Enchanting British songstress Imogen Heap returned to our shores after only a year has passed, to play at an intimate show for her Adelaide fans. With her last album Ellipse having been released two years ago and new songs in the works, I am anticipating an exciting show from this renowned eclectic and creative performer.
We arrive at the Dunstan Playhouse and take our assigned seats, looking down from the high slope of the auditorium to the stage awash with a dusky blue light. There is a skeletal, white tree branch, glowing, suspended over a transparent piano. Given the venue and eerie stage design I almost feel like I am here to see a contemporary performance of MacBeth. After a short while, Imogen Heap unexpectedly pops on to the stage, to introduce her support act, Vorn Doolette. She tells us that she always chooses a local act from each city she visits as her support, and that Doolette was recommended to her by American guitarist Kaki King. I saw Kaki King play the last time she was in town, and caught Doolette’s support spot then also. I remember him playing for a very long time, but still not really managing to grab my attention. This time was a bit different. Doolette’s whimsical poetry and narrative style alternates between sweet, melancholy, Nick Drake-ish folk songs and funny, witty little numbers. He had roped the audience in with his oddball sense of humor, which included an amazing dolphin impersonation. However, it is clear that he is a tallented singer and songwriter.
Vorn Doolette finishes his set and there is barley a fifteen minute wait before Imogen Heap has again takes to the stage and seats herself at the keyboard. This time she is joined by a drummer and cellist. The first thing I notice, as the opening bars of “The Walk” fill the air, is the crisp clarity of sound in the high-ceilinged Playhouse. The theatre is small and intimate but is also designed with acoustics in mind. The beat kicks in and suddenly Heap is on her feet and striding across the stage. She is wearing a headset mic, allowing her to move freely around the stage, but what’s more, she is wearing two microphones on her wrists. These wrist mics pick up the sound of whichever instrument she is playing, allowing for that amazing clarity of sound. Heap’s honeyed voice has amazing depth live, and her energy and fervour to express herself with her music is immediately evident.

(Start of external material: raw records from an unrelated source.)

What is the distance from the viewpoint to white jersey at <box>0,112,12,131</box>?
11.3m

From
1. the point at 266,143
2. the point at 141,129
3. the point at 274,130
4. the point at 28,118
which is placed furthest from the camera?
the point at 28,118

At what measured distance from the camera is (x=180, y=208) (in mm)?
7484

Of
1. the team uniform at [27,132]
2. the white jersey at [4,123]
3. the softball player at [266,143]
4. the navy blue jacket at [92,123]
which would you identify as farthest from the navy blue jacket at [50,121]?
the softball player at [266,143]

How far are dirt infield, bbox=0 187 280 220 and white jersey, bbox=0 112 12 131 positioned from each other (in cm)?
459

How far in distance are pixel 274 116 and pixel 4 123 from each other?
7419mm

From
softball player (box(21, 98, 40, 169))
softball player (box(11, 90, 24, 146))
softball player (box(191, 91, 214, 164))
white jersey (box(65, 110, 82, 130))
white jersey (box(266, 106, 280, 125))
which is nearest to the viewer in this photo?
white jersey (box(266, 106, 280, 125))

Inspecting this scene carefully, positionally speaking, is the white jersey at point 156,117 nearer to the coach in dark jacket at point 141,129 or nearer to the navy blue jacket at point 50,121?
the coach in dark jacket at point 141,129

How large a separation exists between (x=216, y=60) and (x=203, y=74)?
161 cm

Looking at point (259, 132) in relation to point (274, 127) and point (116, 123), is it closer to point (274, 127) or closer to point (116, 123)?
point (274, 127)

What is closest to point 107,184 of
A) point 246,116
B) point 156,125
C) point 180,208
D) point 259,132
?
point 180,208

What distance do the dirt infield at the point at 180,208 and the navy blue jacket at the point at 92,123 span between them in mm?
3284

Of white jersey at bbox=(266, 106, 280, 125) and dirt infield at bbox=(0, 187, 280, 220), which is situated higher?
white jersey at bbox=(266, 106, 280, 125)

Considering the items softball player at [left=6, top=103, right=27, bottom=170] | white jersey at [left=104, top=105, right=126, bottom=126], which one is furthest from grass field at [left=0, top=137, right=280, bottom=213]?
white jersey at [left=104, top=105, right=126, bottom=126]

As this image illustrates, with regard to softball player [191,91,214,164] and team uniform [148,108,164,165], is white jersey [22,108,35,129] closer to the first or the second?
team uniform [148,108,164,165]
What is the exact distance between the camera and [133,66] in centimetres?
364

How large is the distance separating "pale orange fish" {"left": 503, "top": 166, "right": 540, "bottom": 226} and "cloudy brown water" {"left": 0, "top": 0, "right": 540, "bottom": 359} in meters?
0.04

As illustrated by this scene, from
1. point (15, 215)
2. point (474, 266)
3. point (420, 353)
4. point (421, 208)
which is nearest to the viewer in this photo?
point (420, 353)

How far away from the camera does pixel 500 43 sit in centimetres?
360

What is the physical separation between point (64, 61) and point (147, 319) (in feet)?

Heap is also a story-teller, both with her songs and also in the conversational way she addresses the crowd. She is strongly focused on engaging her audience, breaking down that barrier between the stage and the fans. She does this by telling stories, introducing her songs with rambling tales of where they came from and what they mean. We are given insight into her writing process and, whats more, Heap also explains that she had given her Adelaide fans the opportunity to submit their favorite songs on her website, from which she would choose twelve to play. “Adelaide, this is your show,” she tells us. The first request to be played was “Goodnight And Go” off 2005’s Speak for Yourself. Heap has so much adorable energy, as she jumps up mid song to bounce across the stage to dance, or to change keyboards. She has also set up a sequencer to allow her to record and loop sounds she is making on her many strange and wonderful instruments, often running over to sample snippets of drums and cello, and even looping her own vocal beat, claps and various other odd sounds. We are introduced to such instruments as a waterphone, whirly and marxophone. The effect is incredible and it is intriguing to witness the construction of songs live like this. With her wrist mics, drumming, sampling, looping, piano, synth and everything in between, Imogen Heap could almost be a one-girl band!
She also tells us how the writing of her latest online-released song “Lifeline” came about. She had asked fans to send in sounds, just random sounds from their everyday life, and she would incorporate these into her song. There are few artists out there who have embraced the power of communication between fans and artists as much as Imogen Heap.
Heap also takes a moment to talk about her time spent collaborating with musician/producer Guy Sigworth as the band Frou Frou, before performing “Let Go”, one of the band’s most well known songs. The next song would require crowd participation and Heap sections the auditorium off into thirds, each third being responsible for part of bringing together the chorus of “Just for Now”, also off Speak for Yourself. It seems the fans who voted online took their favorites off Heap’s earlier releases, however other songs performed, including “Bad Body Double”, “Between Sheets” and “Half Life”, were all off her 2009 album Ellipse. The set rounded off with the lively “Tidal”.
Heap shimmies across the stage, weaving the threads together into an amazing tapestry of sound. She has the kind of musical and artistic genius that is constantly thinking of new ways to create, new sounds and new ways to experience music. Imogen Heap is one of the few artists out there who truly see the liberating potential that is created when the wall between the artist and the fan is torn down. She wants her fans to be as involved in her music as she is, she wants them to experience her songs. Imogen Heap’s live show is definitely an entertaining experience and an insight into just how creative and imaginative an artist she really is.